▶ RECORD EXTRACTS

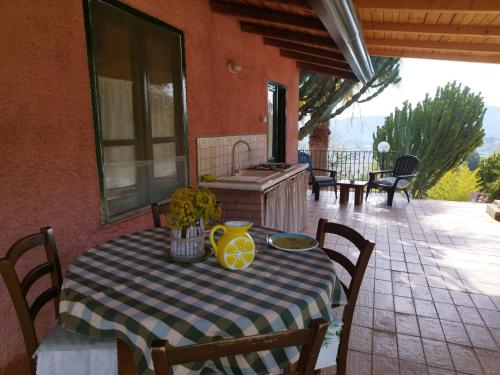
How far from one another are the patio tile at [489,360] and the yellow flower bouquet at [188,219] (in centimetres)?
177

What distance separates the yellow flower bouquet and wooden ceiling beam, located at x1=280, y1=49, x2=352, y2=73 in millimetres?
4467

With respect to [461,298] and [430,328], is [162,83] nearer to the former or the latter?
[430,328]

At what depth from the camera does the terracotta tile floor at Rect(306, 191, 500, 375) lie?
6.68ft

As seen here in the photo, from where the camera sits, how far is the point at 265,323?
1.04 meters

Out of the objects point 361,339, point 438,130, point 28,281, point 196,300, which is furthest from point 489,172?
point 28,281

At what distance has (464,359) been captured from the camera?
203cm

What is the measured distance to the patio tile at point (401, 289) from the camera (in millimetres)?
2820

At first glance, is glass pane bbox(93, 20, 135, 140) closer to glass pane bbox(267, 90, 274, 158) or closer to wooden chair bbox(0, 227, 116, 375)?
wooden chair bbox(0, 227, 116, 375)

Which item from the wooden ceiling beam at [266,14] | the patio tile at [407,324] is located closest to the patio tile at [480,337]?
the patio tile at [407,324]

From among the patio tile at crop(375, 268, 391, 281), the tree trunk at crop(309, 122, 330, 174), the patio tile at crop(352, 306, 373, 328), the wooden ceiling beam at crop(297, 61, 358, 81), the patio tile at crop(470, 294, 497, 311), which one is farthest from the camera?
the tree trunk at crop(309, 122, 330, 174)

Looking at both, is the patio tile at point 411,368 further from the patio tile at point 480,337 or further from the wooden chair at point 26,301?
the wooden chair at point 26,301

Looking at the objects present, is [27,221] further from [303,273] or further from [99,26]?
[303,273]

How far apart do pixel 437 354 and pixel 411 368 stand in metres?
0.24

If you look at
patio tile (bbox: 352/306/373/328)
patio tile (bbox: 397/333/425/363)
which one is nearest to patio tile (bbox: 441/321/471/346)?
patio tile (bbox: 397/333/425/363)
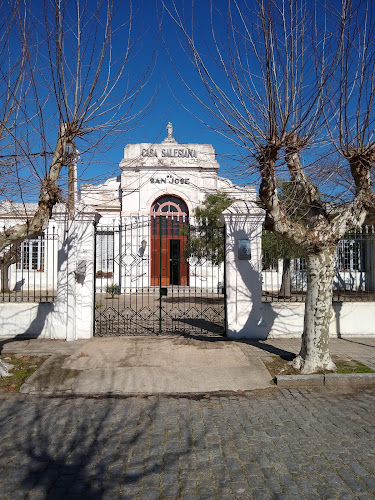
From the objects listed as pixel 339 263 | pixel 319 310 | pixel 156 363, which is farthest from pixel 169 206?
pixel 319 310

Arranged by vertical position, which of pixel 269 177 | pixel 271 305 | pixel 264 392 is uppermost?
pixel 269 177

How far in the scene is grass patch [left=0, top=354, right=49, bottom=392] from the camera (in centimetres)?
563

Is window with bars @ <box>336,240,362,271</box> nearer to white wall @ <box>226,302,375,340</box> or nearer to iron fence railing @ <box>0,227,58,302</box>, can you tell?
white wall @ <box>226,302,375,340</box>

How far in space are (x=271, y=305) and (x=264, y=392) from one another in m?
2.91

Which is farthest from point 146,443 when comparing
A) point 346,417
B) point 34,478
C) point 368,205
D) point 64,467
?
point 368,205

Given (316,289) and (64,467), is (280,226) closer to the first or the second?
(316,289)

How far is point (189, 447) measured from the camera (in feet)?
12.3

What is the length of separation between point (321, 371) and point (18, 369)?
481 centimetres

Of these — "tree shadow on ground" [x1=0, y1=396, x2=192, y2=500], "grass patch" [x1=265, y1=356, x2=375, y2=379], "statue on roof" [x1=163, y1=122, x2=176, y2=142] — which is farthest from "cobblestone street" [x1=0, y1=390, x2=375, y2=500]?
"statue on roof" [x1=163, y1=122, x2=176, y2=142]

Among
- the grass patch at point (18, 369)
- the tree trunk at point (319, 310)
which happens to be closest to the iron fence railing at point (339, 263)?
the tree trunk at point (319, 310)

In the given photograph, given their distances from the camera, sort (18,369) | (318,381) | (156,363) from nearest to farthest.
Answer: (318,381), (18,369), (156,363)

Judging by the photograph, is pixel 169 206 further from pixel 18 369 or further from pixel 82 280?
pixel 18 369

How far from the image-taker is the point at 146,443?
151 inches

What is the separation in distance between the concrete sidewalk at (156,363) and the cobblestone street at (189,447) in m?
0.39
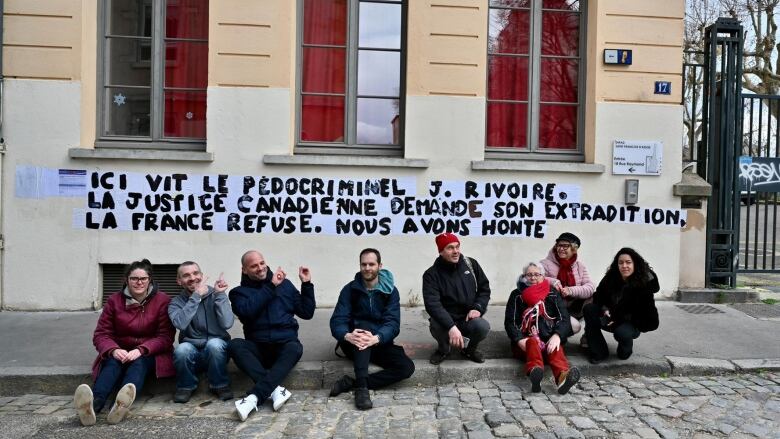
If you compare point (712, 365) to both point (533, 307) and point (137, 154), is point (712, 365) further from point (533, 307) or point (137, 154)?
point (137, 154)

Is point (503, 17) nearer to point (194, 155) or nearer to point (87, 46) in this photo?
point (194, 155)

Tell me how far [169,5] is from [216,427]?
548 centimetres

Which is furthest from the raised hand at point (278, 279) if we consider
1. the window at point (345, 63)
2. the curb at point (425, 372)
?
the window at point (345, 63)

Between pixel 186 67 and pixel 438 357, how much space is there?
483 centimetres

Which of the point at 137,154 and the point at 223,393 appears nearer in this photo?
the point at 223,393

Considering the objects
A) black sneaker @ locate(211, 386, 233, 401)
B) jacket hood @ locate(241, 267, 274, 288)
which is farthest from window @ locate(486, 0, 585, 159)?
black sneaker @ locate(211, 386, 233, 401)

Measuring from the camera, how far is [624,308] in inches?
220

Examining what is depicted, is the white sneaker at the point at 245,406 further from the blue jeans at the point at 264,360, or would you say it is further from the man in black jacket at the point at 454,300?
the man in black jacket at the point at 454,300

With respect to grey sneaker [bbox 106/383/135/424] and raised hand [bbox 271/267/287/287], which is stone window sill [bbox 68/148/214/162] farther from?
grey sneaker [bbox 106/383/135/424]

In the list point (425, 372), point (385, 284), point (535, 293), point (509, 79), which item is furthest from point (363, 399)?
point (509, 79)

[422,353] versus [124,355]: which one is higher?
[124,355]

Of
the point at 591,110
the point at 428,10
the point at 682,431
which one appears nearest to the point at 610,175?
the point at 591,110

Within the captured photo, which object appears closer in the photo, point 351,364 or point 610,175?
point 351,364

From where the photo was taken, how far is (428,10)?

▶ EXERCISE DETAILS
Could you copy the items word for word, from the line with "Looking at both, is" to the line with "481 centimetres", both included, and leave the pictures out?

▶ EXPECTED ANSWER
Looking at both, is the patio tile at point 411,368 further from the patio tile at point 480,337 or further from the wooden chair at point 26,301?
the wooden chair at point 26,301

Looking at the objects present, is [27,221] further from [303,273] or further from [99,26]?
[303,273]

How far apart do pixel 437 354 and pixel 411 368 stand in metres?
0.24

If you look at
patio tile (bbox: 352/306/373/328)
patio tile (bbox: 397/333/425/363)
which one is nearest to patio tile (bbox: 441/321/471/346)?
patio tile (bbox: 397/333/425/363)
From the objects listed as pixel 339 263 | pixel 319 310 | pixel 156 363, which is farthest from pixel 169 206?
pixel 319 310

Arranged by vertical position, which of pixel 269 177 | pixel 271 305 | pixel 264 392 is uppermost?
pixel 269 177

How far in the scene is grass patch [left=0, top=354, right=49, bottom=392] from the camera (in centimetres)?
563

Is window with bars @ <box>336,240,362,271</box> nearer to white wall @ <box>226,302,375,340</box> or nearer to iron fence railing @ <box>0,227,58,302</box>, can you tell?
white wall @ <box>226,302,375,340</box>

How far in space are (x=271, y=305) and (x=264, y=392) from one another in m?
2.91

Which is farthest from point 146,443 when comparing
A) point 346,417
B) point 34,478
C) point 368,205
D) point 64,467
?
point 368,205

Given (316,289) and (64,467), is (280,226) closer to the first or the second?
(316,289)

How far is point (189, 447) measured from the camera (in feet)?
12.3

What is the length of separation between point (321, 371) and point (18, 369)?
481 centimetres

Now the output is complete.